The tax credit for college tuition was a bad idea from the
very beginning. We can see the result
clearly now: skyrocketing tuition and a concomitant loss of worth in having a
degree.
The accelerated “bonus” depreciation of business investments
is a good thing, in my opinion. It makes
sense for businesses to depreciate assets over the life of those assets, but it
doesn’t make sense to do that for tax purposes.
From a financial point of view, being able to expense business assets
for tax purposes would result in more projects being worthy of investment, thus
leading to increased business activity.
Really, I think this “bonus” depreciation should be made permanent.
A tax credit for research and development costs sounds like
it might be a good idea; then again, it may encourage spending for research in
areas that aren’t really likely to yield substantial benefits. This is probably another example of an area
where the government really should just butt out. As far as tax credits for renewable energy
goes… well, if those renewable energy sources were economically viable, there
wouldn’t be a need to provide a tax credit to encourage development.
—Unemployment benefits: Extends jobless benefits for the long-term unemployed for one year.
At this point, I don’t think it would be a very good idea to
just allow unemployment to end for so many people. The problem, as I see it, is that
unemployment benefits should never have been extended so long to begin
with.
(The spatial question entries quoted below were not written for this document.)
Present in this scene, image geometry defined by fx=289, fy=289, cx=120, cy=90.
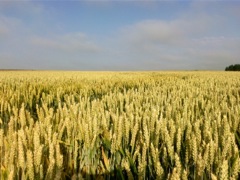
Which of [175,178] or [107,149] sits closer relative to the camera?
[175,178]

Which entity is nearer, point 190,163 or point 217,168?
point 217,168

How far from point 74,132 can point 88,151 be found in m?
0.24

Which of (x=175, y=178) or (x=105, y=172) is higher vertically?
(x=175, y=178)

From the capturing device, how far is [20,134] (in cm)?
119

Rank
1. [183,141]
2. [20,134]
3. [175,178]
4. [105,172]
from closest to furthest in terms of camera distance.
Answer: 1. [175,178]
2. [20,134]
3. [105,172]
4. [183,141]

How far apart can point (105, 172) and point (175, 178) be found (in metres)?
0.62


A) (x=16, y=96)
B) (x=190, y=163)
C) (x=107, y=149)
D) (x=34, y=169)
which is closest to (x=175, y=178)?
(x=34, y=169)

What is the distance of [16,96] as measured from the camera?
139 inches

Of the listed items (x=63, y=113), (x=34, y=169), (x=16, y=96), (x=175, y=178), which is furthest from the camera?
(x=16, y=96)

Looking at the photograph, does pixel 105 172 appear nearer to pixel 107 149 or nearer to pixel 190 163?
pixel 107 149

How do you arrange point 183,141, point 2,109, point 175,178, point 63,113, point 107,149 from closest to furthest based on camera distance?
1. point 175,178
2. point 107,149
3. point 183,141
4. point 63,113
5. point 2,109

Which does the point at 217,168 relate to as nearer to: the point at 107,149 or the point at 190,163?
the point at 190,163

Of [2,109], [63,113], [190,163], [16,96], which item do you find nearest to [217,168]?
[190,163]

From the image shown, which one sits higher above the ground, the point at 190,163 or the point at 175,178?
the point at 175,178
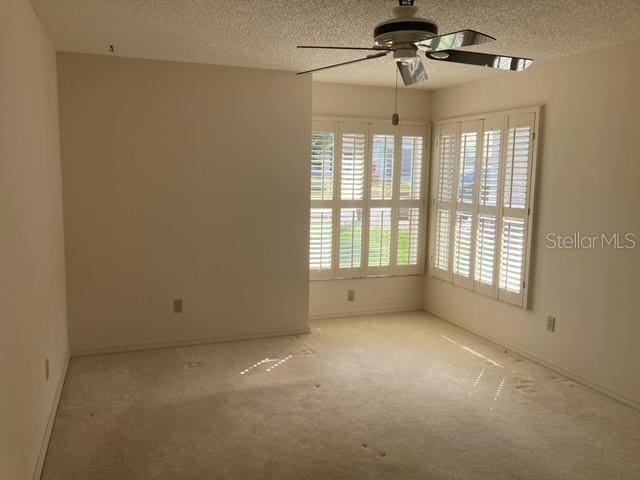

Unemployment seems to be becoming
a retirement plan. It wasn’t meant to support
people for so long; it was meant to provide a bridge between jobs. It needs to get back to that point as soon as
possible.
—Cuts in Medicare reimbursements to doctors: Blocks a 27 percent cut in Medicare payments to doctors for one year. The cut is the product of an obsolete 1997 budget formula.
I don’t know enough about this to even comment, other than
to say I don’t see why everything seems to be patched together and if we don’t
keep passing new laws then the law will revert to some antiquated method. We could avoid this kind of thing by making
permanent changes.
—Social Security payroll tax cut: Allows a 2 percentage point cut in the payroll tax first enacted two years ago to lapse, which restores the payroll tax to 6.2 percent.
This is a bad idea.
For lower income people, this means 2 percent less to spend, and for
many of them, they’re already only spending what they need to spend to
survive. This is, in fact one of the ways
that the government can actually remove money from the economy, making it smaller,
resulting in recession. I realize that,
if we’re going to have Social Security, it needs to be funded. I’m just not sure Social Security is a great
idea to begin with. Regardless, a big
part of this tax increase will actually come from money that would have
otherwise been spent, so I don’t see why we want to do this now.
Most of what I see here doesn’t seem to really address the
real problems that our economy is facing.
If the result is that we are supposed to be reducing our deficit, then
why are so many special interest tax credits a part of the deal? Taxes should be reduced for the people that
would spend that money, while taxes should be increased on people who would
just be adding to their personal cash stash.
Of course, things may be significantly different now, since the talks are proceeding as I'm writing this. And, of course, from what I see here, there really hasn't been much progress towards actually reducing the deficit.
Of course, things may be significantly different now, since the talks are proceeding as I'm writing this. And, of course, from what I see here, there really hasn't been much progress towards actually reducing the deficit.